El futuro de Rashford en Barcelona se complica
El futuro de Rashford en Barcelona se complica: primer portazo de Manchester United
Marcus Rashford soñaba con quedarse en Barcelona. Hoy, ese plan acaba de chocar con su primer muro serio.
Según informa SPORT, el club azulgrana ya ha movido ficha para retener al delantero inglés tras su notable cesión, pero la primera propuesta ha sido rechazada de forma tajante por Manchester United. Y no por un matiz menor: la oferta se ha quedado muy lejos de lo pactado en su día.
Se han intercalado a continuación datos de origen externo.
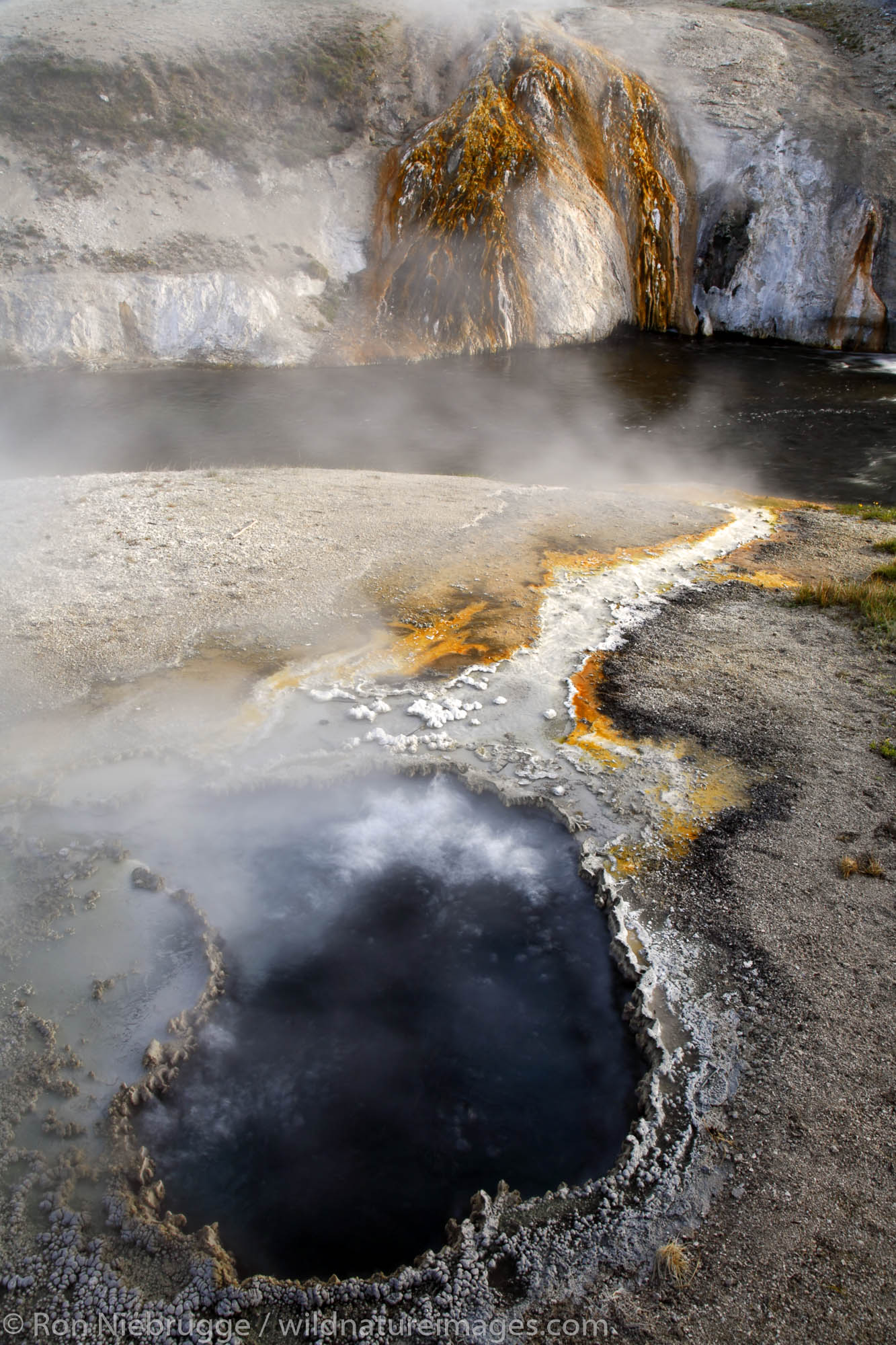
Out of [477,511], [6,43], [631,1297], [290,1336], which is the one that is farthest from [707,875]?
[6,43]

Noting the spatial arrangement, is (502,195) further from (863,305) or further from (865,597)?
(865,597)

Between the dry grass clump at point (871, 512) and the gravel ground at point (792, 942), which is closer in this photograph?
the gravel ground at point (792, 942)

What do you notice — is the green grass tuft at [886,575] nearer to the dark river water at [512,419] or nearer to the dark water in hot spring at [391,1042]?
the dark river water at [512,419]

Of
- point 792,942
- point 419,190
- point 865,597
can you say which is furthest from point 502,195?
point 792,942

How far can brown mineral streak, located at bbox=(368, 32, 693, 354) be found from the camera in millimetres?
28047

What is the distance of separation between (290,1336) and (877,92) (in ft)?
132

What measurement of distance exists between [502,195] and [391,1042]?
3016 cm

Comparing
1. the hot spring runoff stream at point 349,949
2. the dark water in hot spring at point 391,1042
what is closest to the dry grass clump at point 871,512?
the hot spring runoff stream at point 349,949

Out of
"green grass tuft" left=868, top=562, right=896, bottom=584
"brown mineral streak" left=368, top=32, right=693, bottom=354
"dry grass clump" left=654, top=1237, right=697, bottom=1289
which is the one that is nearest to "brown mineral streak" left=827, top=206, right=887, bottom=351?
"brown mineral streak" left=368, top=32, right=693, bottom=354

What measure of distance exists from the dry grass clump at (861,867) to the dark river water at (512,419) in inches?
453

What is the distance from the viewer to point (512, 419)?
2169 centimetres

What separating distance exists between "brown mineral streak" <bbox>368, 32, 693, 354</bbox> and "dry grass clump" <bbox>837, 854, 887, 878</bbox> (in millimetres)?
25167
De una opción de compra clara… a un pulso económico
Cuando se cerró la cesión, ambos clubes dejaron por escrito una opción de compra de 30 millones de euros. Una cifra concreta, conocida por todos, que marcaba el camino si el Barça quería quedarse a Rashford en propiedad.
Ahora, llegado el momento de decidir, el club catalán no quiere llegar a esa cantidad. Y lo ha dejado claro con su primer intento: una propuesta en torno a los 15 millones de euros, prácticamente la mitad del precio fijado en el acuerdo inicial.
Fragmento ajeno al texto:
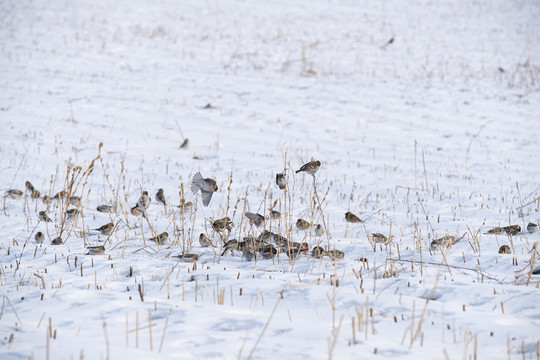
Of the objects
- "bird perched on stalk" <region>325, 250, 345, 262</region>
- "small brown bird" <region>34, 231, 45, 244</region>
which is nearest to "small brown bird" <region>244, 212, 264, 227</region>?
"bird perched on stalk" <region>325, 250, 345, 262</region>

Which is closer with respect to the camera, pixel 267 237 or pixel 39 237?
pixel 267 237

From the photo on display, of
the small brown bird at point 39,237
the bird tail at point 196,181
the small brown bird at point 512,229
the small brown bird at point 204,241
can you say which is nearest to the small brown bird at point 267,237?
the small brown bird at point 204,241

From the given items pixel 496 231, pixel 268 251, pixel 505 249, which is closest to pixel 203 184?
pixel 268 251

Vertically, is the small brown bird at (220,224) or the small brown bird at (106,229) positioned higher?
the small brown bird at (220,224)

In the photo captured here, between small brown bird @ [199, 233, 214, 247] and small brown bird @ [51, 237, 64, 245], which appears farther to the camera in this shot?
small brown bird @ [51, 237, 64, 245]

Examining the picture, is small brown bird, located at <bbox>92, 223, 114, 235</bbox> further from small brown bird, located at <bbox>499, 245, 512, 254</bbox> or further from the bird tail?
small brown bird, located at <bbox>499, 245, 512, 254</bbox>

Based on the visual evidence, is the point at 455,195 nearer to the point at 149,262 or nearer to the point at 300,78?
the point at 149,262

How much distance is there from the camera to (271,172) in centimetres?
955

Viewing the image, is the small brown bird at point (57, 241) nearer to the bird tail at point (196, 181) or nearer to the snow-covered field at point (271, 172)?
the snow-covered field at point (271, 172)

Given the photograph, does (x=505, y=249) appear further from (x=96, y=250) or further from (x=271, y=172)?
(x=271, y=172)

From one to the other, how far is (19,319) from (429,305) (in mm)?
2805

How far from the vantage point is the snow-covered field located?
9.77ft

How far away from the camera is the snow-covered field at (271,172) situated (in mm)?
2977

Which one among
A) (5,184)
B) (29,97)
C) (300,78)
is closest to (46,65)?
A: (29,97)
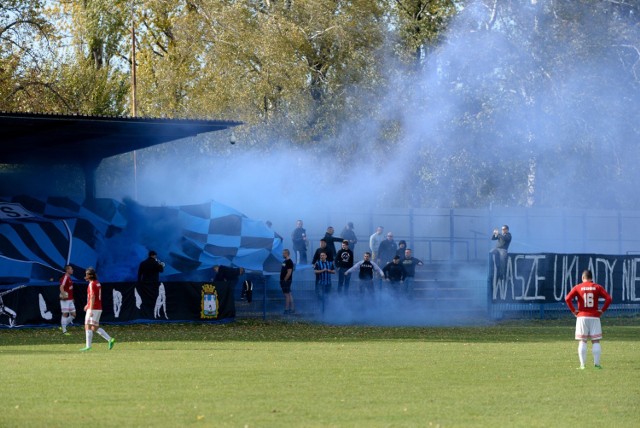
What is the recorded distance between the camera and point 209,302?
32625 mm

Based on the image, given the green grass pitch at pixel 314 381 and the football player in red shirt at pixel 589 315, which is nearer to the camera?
the green grass pitch at pixel 314 381

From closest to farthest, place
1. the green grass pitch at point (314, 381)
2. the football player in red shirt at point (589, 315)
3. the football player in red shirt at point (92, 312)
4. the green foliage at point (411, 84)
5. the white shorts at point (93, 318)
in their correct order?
1. the green grass pitch at point (314, 381)
2. the football player in red shirt at point (589, 315)
3. the football player in red shirt at point (92, 312)
4. the white shorts at point (93, 318)
5. the green foliage at point (411, 84)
La respuesta en Old Trafford fue inmediata. Y negativa.
El rechazo no sorprende a nadie en Inglaterra. Lo que sí subraya es la enorme distancia que separa hoy las valoraciones de ambos clubes. En Barcelona consideran que los 30 millones son un listón demasiado alto para su situación actual. En Manchester, por ahora, no muestran intención de rebajar de forma sustancial sus pretensiones.
Resultado: las conversaciones encallan en el primer gran escollo. Y el futuro del jugador vuelve a quedar en el aire a las puertas de una nueva temporada.
Rashford, atrapado entre su deseo y la realidad del mercado
En medio de este pulso económico está Rashford. Su preferencia no ha cambiado: quiere seguir en Barcelona. Se ha adaptado, se siente importante y ve en el club azulgrana el escenario ideal para relanzar su carrera.
Pero el deseo del jugador no paga traspasos.
En Manchester United no le ven como pieza de futuro, pero tampoco están dispuestos a dejarlo salir a cualquier precio. El club inglés busca un traspaso que refleje, al menos en parte, el valor de un internacional consolidado y todavía en buena edad competitiva.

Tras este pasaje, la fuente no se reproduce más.